The event provides an opportunity to look forward to better incorporating new technologies and market approaches in water resource management. Dr Eric Crampton, Chief Economist at the New Zealand Initiative, will open with a short presentation regarding the role of markets in freshwater management.

Tuesday, July 18, 20175:30 – 7:00 pm
Upstairs, Ilam Homestead
University of Canterbury
Nibbles provided and drinks are available at the Staff Club Bar downstairs.

About Dr Eric Crampton: Dr Eric Crampton is the Chief Economist at The New Zealand Initiative. He served as Lecturer and Senior Lecturer in Economics at the Department of Economics & Finance at the University of Canterbury from November 2003 until July 2014. He is also the creator and author of the well-known blog "Offsetting Behaviour". He has written on water pricing in popular media outlets including the National Business Review and the Christchurch Press.

About Smart Markets for Water Resources: Water markets have not realised their potential because of high transaction costs and the problem of the interaction of users’ environmental effects.
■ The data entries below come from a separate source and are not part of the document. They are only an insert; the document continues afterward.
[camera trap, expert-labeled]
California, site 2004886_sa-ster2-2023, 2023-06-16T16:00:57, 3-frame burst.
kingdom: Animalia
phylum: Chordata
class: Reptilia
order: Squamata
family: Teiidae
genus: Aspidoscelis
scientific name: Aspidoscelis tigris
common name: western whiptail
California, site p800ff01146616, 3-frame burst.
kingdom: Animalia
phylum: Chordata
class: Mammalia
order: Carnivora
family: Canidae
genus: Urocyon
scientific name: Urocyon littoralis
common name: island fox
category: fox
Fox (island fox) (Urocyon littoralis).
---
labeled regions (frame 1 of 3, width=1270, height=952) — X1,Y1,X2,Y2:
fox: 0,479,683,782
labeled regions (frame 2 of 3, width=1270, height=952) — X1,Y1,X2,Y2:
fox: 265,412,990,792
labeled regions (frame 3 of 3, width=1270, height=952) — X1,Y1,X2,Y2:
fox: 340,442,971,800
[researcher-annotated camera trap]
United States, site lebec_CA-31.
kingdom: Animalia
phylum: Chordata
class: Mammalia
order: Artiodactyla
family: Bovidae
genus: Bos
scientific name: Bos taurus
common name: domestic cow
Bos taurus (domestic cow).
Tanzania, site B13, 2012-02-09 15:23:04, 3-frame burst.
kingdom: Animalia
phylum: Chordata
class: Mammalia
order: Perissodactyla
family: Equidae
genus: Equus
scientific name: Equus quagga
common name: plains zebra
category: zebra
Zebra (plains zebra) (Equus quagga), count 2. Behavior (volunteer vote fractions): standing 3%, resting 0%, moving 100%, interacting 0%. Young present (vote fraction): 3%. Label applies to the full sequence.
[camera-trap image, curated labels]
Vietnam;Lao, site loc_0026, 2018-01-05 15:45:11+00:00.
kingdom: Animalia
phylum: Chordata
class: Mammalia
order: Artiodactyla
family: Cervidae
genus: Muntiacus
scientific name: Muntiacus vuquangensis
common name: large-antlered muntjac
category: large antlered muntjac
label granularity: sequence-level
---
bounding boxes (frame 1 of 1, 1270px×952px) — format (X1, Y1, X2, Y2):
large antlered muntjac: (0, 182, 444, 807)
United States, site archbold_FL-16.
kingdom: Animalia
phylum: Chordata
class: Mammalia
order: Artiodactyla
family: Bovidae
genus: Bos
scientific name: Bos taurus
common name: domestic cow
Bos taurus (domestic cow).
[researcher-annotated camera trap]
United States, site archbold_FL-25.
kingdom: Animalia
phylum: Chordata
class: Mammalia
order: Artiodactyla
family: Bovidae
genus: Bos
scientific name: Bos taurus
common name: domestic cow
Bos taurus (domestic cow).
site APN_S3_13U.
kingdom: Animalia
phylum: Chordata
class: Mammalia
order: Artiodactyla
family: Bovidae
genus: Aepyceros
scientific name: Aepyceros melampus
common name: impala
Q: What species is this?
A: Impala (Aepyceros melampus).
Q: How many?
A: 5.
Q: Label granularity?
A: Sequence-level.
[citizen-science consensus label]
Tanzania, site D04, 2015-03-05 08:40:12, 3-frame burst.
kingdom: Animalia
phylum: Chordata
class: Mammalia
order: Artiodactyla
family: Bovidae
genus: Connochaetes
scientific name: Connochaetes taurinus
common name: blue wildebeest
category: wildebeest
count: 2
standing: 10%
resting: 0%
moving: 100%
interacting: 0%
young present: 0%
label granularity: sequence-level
The book examines an elegant solution -- the smart market. It covers the prerequisites that must be in place before the market can begin. It describes how the market would be structured and how it would operate, for different types of hydrology. It discusses matters ranging from common objections to water markets to the layout of the market operator's databases.  More than an academic analysis, the book is manual to be used as a starting point for implementation.

All are welcome – please email suellen.knopick@canterbury.ac.nz to RSVP.

Hope to see a few old Staff Club friends there. It's the place the kids have missed most since moving to Wellington.